Please give back, exactly as written, only the line containing "New Zealand, site WLG_unknown, 2015-05-16" and every line after it until the data below ends.

(Stored data)
BEGIN

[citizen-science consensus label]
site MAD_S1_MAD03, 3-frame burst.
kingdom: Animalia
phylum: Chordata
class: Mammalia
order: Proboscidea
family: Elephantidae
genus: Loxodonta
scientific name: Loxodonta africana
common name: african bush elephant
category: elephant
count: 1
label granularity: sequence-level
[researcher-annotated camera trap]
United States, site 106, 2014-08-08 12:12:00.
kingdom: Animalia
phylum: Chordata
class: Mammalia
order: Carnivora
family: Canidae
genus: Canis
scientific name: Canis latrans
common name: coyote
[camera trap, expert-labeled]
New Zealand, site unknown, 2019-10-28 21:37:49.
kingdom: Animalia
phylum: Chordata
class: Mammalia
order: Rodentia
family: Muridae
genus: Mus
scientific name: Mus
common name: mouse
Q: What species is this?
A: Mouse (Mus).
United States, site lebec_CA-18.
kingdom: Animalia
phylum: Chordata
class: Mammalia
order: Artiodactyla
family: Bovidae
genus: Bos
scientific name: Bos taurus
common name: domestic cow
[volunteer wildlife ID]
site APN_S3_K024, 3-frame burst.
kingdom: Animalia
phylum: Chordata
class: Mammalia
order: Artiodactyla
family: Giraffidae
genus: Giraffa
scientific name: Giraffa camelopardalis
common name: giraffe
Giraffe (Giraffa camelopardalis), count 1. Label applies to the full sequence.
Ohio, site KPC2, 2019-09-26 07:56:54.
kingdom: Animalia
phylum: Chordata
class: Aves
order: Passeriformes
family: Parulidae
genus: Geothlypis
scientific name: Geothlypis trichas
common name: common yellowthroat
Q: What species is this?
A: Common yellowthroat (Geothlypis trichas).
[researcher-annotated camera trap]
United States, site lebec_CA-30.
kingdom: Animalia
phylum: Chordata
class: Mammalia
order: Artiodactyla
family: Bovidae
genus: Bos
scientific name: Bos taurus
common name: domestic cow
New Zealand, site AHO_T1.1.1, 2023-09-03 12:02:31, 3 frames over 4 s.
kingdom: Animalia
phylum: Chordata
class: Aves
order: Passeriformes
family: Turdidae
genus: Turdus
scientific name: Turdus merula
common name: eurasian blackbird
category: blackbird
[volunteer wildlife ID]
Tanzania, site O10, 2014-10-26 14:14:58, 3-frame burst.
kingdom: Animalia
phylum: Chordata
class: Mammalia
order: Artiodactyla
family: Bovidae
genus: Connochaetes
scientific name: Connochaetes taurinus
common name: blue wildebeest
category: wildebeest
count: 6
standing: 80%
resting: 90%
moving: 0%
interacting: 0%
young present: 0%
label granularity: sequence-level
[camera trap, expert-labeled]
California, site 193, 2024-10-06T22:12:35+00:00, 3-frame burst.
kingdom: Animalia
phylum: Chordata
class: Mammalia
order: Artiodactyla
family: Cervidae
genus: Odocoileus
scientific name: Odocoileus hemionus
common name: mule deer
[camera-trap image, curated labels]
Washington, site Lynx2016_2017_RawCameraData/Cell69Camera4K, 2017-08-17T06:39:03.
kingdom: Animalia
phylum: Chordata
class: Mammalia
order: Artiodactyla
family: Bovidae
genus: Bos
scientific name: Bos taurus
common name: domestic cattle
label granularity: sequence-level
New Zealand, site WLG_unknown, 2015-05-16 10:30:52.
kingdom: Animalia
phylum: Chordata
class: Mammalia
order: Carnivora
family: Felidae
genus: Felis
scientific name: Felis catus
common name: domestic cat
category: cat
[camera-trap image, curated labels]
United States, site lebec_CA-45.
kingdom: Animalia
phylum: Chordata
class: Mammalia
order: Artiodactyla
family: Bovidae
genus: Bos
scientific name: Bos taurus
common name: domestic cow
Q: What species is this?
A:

END

**Task solution:**
New Zealand, site WLG_unknown, 2015-05-16 10:30:52.
kingdom: Animalia
phylum: Chordata
class: Mammalia
order: Carnivora
family: Felidae
genus: Felis
scientific name: Felis catus
common name: domestic cat
category: cat
[camera-trap image, curated labels]
United States, site lebec_CA-45.
kingdom: Animalia
phylum: Chordata
class: Mammalia
order: Artiodactyla
family: Bovidae
genus: Bos
scientific name: Bos taurus
common name: domestic cow
Q: What species is this?
A:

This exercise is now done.